▸ **EXERCISE DETAILS**
Reproduce verbatim the stretch of entries from the line containing "Is the woman" through the line containing "1423 inches", with both of those lines included.

--- Start EXERCISE MATERIAL ---

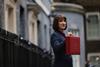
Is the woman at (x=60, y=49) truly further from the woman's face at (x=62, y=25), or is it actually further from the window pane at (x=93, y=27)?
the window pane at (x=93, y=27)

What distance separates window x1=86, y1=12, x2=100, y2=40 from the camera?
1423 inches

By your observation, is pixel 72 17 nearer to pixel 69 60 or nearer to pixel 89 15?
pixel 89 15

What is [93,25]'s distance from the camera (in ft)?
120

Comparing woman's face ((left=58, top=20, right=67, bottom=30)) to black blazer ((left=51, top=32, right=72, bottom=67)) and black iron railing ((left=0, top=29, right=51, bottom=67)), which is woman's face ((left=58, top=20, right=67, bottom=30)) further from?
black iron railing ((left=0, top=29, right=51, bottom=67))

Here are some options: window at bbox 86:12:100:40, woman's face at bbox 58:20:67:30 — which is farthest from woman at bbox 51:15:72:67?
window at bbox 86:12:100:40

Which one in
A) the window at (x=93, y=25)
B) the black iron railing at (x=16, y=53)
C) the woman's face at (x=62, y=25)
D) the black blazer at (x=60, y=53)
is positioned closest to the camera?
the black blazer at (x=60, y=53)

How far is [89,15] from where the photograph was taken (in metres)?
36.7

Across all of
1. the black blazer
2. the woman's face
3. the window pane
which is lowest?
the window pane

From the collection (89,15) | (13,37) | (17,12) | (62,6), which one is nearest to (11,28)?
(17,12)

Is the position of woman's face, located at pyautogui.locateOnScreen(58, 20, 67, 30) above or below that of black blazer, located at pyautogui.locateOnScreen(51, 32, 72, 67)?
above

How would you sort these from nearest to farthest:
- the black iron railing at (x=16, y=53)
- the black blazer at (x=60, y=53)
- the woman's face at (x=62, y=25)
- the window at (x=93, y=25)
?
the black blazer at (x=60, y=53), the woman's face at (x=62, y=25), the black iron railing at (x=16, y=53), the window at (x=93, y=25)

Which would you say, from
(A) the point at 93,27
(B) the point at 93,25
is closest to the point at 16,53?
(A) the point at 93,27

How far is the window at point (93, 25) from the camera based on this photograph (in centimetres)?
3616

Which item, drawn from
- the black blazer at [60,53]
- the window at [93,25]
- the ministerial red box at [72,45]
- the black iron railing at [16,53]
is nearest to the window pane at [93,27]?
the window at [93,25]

--- End EXERCISE MATERIAL ---
--- Start EXERCISE MATERIAL ---

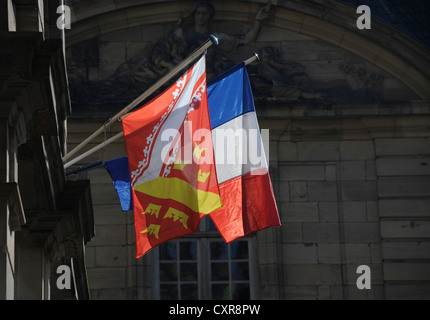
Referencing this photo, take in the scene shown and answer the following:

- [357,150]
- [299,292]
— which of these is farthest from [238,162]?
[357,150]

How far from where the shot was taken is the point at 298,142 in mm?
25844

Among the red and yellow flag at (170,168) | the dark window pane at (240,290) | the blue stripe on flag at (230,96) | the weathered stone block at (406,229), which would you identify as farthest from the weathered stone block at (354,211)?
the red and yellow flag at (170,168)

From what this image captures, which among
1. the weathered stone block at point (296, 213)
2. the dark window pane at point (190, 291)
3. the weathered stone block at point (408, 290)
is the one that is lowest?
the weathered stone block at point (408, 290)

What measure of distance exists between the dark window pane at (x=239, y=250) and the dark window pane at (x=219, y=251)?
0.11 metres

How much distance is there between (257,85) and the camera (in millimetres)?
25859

--- End EXERCISE MATERIAL ---
--- Start EXERCISE MATERIAL ---

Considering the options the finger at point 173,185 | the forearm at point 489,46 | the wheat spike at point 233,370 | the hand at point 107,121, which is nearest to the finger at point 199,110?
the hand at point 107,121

--- End EXERCISE MATERIAL ---

▸ **COMPLETE OUTPUT**
Is the woman at (x=60, y=49) truly further from the woman's face at (x=62, y=25), or is it actually further from the window pane at (x=93, y=27)?
the window pane at (x=93, y=27)

What distance separates window x1=86, y1=12, x2=100, y2=40 from the camera?
1423 inches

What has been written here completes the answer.